[StableHLO] Port reduce canon patterns (#14045)

Turns out that linalg lowering depends on these.

The code is ported from equivalent folds and rewrite patterns in the
mlir-hlo repo. The only notable difference is that this implementation
fixes bugs with rewrite patterns performing op updates without going
through the pattern rewriter. Also added a new test for the second noop
case.

Fixes: https://github.com/openxla/iree/issues/14042
Issue: https://github.com/openxla/iree/issues/12678
diff --git a/compiler/src/iree/compiler/InputConversion/StableHLO/Preprocessing/Canonicalization.cpp b/compiler/src/iree/compiler/InputConversion/StableHLO/Preprocessing/Canonicalization.cpp
index 3cb8e65..cc72647 100644
--- a/compiler/src/iree/compiler/InputConversion/StableHLO/Preprocessing/Canonicalization.cpp
+++ b/compiler/src/iree/compiler/InputConversion/StableHLO/Preprocessing/Canonicalization.cpp
@@ -694,6 +694,80 @@
   }
 };
 
+struct NoopReduceOpCanon final : OpRewritePattern<mlir::stablehlo::ReduceOp> {
+  using OpRewritePattern::OpRewritePattern;
+
+  LogicalResult matchAndRewrite(mlir::stablehlo::ReduceOp op,
+                                PatternRewriter &rewriter) const override {
+    // No dimensions to reduce.

^^^^^^^^^^^^^^^^

## Task set:
[A] According to the StableHLO commit, why were the reduce canonicalization patterns ported? Answer in one sentence.
[B] Summarize the StableHLO commit in three sentences.

^^^^^^^^^^^^^^^^

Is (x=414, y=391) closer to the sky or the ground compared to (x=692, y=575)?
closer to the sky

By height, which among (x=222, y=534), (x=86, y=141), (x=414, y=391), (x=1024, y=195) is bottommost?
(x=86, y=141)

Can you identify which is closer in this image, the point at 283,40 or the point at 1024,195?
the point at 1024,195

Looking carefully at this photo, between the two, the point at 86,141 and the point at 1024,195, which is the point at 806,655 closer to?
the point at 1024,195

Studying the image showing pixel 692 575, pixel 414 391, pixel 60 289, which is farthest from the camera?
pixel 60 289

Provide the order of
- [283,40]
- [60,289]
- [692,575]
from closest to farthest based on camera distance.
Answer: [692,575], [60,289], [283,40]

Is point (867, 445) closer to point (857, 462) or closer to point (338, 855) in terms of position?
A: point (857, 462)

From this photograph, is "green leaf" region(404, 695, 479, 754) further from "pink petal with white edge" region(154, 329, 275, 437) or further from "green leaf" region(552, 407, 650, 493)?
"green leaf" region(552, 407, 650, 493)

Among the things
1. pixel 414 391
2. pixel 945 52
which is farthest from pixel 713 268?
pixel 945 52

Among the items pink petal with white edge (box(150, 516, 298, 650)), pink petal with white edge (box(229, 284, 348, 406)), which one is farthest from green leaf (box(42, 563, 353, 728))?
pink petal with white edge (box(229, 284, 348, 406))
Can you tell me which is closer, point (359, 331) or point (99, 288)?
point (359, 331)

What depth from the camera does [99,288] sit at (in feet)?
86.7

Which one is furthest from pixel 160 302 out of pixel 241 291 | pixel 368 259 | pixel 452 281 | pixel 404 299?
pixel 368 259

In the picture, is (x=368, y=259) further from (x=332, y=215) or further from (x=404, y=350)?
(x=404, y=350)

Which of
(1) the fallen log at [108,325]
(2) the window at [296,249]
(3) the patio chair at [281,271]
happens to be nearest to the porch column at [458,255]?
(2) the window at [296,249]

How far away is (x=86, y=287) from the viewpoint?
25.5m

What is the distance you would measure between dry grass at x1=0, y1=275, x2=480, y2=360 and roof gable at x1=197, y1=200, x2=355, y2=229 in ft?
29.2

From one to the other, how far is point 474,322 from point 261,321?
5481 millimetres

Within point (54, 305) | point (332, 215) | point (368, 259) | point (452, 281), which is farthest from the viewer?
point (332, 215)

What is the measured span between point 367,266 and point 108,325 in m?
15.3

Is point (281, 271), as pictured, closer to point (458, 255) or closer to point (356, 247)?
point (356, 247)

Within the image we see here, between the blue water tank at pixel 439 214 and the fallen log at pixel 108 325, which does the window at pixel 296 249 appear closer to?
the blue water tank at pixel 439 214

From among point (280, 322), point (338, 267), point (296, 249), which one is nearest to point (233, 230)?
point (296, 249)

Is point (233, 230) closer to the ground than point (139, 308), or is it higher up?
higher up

^^^^^^^^^^^^^^^^

## Responses per task:
[A] They were ported because linalg lowering turned out to depend on them.

[B] The commit ports reduce canonicalization patterns to StableHLO because linalg lowering depends on them. The code comes from equivalent folds and rewrite patterns in the mlir-hlo repo. The only notable difference is a fix for rewrite patterns that updated ops without going through the pattern rewriter, and a new test covers the second noop case.